Information provided »
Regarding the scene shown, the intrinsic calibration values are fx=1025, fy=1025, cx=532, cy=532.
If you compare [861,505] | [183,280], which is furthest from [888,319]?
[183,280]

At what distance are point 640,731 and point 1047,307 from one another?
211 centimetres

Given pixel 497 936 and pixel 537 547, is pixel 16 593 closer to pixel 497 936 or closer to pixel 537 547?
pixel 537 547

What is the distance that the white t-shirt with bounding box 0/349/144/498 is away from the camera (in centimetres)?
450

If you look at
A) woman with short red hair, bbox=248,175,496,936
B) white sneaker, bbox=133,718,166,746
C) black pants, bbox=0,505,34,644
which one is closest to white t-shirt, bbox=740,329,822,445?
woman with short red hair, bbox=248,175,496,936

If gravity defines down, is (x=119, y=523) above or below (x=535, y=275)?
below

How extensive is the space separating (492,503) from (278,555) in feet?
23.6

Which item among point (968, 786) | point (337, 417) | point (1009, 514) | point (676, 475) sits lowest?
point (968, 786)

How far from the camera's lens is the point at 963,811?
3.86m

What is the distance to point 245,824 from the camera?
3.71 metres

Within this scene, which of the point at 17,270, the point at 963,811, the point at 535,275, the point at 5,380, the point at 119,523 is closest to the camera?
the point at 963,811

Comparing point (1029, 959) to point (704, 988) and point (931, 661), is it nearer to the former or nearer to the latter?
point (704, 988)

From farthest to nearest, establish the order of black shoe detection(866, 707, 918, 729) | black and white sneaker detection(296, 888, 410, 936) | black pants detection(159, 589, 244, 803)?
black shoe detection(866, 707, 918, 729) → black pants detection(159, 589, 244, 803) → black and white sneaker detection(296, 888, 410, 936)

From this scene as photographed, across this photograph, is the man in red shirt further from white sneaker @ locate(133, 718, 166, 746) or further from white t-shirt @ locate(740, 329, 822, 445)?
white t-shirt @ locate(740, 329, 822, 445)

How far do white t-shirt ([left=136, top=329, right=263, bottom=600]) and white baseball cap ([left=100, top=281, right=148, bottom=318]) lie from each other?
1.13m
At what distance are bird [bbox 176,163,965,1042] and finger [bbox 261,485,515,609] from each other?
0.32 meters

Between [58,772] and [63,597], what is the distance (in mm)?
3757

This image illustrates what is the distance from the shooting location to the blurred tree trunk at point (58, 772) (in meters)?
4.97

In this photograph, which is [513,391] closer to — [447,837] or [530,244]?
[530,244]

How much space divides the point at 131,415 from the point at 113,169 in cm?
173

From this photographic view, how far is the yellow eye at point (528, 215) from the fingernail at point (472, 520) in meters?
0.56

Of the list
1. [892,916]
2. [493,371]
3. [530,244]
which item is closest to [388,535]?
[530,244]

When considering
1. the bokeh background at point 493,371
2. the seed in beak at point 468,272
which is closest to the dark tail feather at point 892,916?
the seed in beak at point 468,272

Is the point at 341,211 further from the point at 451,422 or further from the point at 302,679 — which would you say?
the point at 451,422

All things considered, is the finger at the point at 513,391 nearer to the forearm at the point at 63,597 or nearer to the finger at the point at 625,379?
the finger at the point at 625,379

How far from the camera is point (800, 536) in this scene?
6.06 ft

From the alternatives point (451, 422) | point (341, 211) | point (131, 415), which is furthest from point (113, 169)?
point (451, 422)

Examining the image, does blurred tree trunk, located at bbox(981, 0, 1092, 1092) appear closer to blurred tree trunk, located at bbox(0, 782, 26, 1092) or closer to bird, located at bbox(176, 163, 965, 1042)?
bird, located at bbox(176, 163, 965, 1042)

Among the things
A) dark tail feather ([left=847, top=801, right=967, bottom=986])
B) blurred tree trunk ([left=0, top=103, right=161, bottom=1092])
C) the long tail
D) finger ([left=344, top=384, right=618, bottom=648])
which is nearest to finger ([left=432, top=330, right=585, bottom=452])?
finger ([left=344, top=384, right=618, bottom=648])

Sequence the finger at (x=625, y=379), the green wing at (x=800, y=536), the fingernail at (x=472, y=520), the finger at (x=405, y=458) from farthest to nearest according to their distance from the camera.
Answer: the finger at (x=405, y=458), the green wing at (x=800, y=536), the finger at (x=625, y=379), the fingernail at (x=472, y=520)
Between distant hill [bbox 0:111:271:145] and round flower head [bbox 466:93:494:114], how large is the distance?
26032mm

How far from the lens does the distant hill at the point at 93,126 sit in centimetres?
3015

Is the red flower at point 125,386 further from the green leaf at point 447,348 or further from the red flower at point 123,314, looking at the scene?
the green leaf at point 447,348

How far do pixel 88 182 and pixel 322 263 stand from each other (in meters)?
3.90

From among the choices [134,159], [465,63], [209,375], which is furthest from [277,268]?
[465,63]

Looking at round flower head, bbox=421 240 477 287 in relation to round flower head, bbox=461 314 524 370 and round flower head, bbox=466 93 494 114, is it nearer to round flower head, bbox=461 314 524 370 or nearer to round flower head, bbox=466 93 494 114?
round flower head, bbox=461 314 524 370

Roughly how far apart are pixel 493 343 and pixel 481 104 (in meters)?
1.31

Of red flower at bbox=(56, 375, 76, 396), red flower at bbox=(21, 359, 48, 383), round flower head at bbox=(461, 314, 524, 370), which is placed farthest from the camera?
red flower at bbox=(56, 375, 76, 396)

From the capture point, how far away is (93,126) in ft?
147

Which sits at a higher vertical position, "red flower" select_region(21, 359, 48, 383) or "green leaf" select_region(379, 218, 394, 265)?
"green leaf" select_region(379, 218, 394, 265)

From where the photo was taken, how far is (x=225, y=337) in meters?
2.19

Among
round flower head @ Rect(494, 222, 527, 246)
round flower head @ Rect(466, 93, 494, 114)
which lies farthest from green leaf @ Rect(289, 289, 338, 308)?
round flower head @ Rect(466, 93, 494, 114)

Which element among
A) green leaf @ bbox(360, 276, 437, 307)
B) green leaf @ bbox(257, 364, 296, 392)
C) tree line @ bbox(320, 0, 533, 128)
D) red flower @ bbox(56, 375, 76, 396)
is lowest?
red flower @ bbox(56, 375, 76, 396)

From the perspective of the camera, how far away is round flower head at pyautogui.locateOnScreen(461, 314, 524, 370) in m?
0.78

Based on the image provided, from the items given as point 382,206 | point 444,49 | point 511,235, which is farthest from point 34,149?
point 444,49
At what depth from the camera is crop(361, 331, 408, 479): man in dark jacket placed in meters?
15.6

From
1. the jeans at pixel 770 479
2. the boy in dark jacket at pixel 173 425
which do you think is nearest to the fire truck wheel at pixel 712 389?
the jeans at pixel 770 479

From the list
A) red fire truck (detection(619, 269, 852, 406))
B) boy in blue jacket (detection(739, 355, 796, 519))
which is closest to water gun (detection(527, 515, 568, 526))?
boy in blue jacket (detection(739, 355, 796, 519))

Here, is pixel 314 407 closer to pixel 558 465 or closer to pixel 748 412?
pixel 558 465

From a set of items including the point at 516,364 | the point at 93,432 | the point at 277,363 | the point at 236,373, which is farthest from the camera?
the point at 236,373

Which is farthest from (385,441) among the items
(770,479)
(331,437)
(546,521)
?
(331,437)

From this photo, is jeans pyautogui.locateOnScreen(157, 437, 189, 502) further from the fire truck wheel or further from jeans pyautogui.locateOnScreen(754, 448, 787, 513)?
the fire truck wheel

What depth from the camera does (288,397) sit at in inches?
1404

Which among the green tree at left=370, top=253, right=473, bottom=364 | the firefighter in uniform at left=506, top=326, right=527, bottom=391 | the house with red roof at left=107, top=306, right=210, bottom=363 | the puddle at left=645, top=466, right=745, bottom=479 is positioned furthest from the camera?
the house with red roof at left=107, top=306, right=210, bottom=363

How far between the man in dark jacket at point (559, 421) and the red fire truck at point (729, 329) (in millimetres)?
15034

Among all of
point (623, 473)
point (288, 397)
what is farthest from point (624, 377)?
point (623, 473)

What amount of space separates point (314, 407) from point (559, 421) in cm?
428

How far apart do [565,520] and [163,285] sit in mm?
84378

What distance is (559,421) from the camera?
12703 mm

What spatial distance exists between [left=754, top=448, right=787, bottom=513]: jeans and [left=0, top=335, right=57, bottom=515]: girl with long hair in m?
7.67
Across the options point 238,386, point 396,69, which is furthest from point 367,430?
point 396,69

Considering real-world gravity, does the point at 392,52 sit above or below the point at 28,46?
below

What the task requires » Please copy the entries again, starting at the very first line and ending with the line that contains "211 centimetres", keeping all their wording but adjusting every number in the answers (the point coordinates and the distance) by -117.

Solved problem »
Regarding the scene shown, the intrinsic calibration values are fx=1025, fy=1025, cx=532, cy=532.
If you compare [861,505] | [183,280], which is furthest from [888,319]?
[66,163]

At what distance are point 640,731 and point 1047,307 from one another?
94 centimetres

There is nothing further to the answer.